As you can see from the graph, the lagged closing prices generally follow the same general pattern as the unlagged prices, but do not experience as extreme peaks and troughs. For the rest of the notebook we will use lagged prices as we are interested in long-term trends.

Slope of 52-Week Trendline

One of the oldest indicators of price momentum is the trendline. The basic idea is to create a bounding line around stock prices that predict when a price should pivot. A trendline that predicts a ceiling is called a resistance trendline, and one that predicts a floor is a support trendline.

To calculate a support trendline here, we take a lagged series, and find its pronounced local minima (here, a local minimum is defined as a data point lower than the five previous and five proceeding points). We then connect the first local minimum and the last local minimum by a straight line. For a resistance trendline, the process is the same, except it uses local maxima. This is just one of many methodologies for calculating trendlines.
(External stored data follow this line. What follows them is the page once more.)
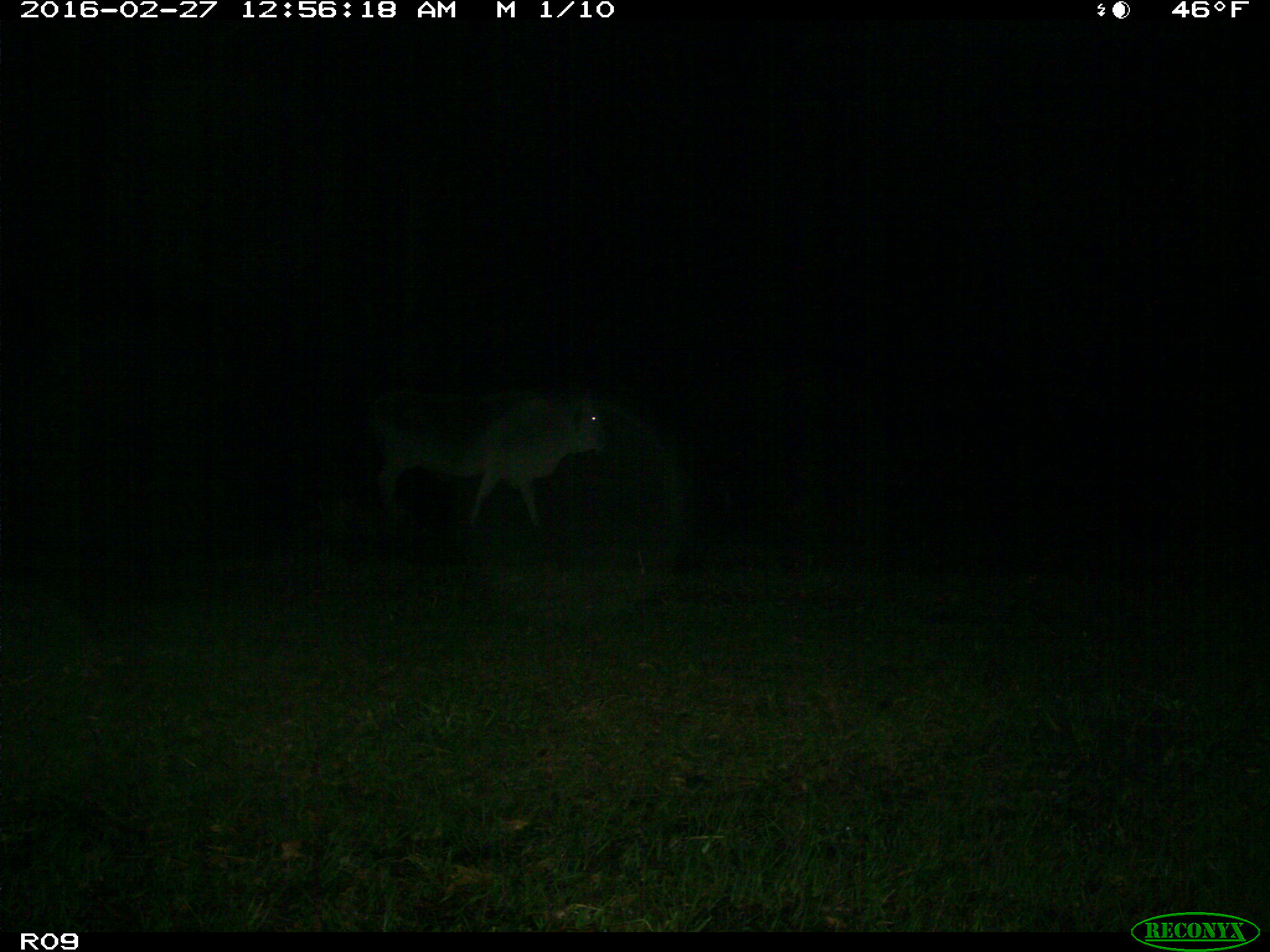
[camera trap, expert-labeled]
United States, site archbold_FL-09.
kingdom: Animalia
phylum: Chordata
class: Mammalia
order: Artiodactyla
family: Bovidae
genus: Bos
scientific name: Bos taurus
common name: domestic cow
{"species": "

Let us code up a function to return the gradient of the trendline. We will include a boolean variable support that, when set to True gives a support trendline and when set to False gives a resistance trendline. Let us have a look at the same dataset of AAPL stock and plot its trendlines.

NB: The y-intercepts used here are purely aesthetic and have no meaning as the indicator itself is only based on the slope of the trendline


In [3]:
# Custom Factor 1 : Slope of 52-Week trendline
def trendline_function(col, support):
    
    # NaN check for speed
    if nan_check(col):
        return np.nan  
    
    # lag transformation
    col = lag_helper(col)
    
    # support trendline
    if support:
        
        # get local minima
        minima_index = argrelmin(col, order=5)[0]
        
        # make sure line can be drawn
        if len(minima_index) < 2:
            return np.nan
        else:
            # return gradient
            return (col[minima_index[-1]] - col[minima_index[0]]) / (minima_index[-1] - minima_index[0])
    
    # resistance trandline
    else:
        
        # get local maxima
        maxima_index = argrelmax(col, order=5)[0]
        if len(maxima_index) < 2:
            return np.nan
        else:
            return (col[maxima_index[-1]] - col[maxima_index[0]]) / (maxima_index[-1] - maxima_index[0])

# make the lagged frame the default 
AAPL_frame = AAPL_frame_lagged

# use day count rather than dates to ensure straight lines
days = list(range(0,len(AAPL_frame),1))

# get points to plot
points_low = [(101.5 + (trendline_function(AAPL_frame, True)*day)) for day in days]
points_high = [94 + (trendline_function(AAPL_frame, False)*day) for day in days]

# create graph
plt.plot(days, points_low, label='Support')
plt.plot(days, points_high, label='Resistance')
plt.plot(days, AAPL_frame, label='Lagged Closes')
plt.xlim([0, max(days)])
plt.xlabel('Days Elapsed')
plt.ylabel('AAPL Price')
plt.legend(loc=2);


As you can see, at the beginning of the time frame these lines seem to describe the pivot points of the curve well. Therefore it appears that betting against the stock when its price nears the resistance line and betting on the stock when its price nears the support line is a decent strategy. One issue with this is that these trendlines change over time. Even at the end of the above graph, it appears that the lines need to be redrawn in order to accomodate new prevailing price trends.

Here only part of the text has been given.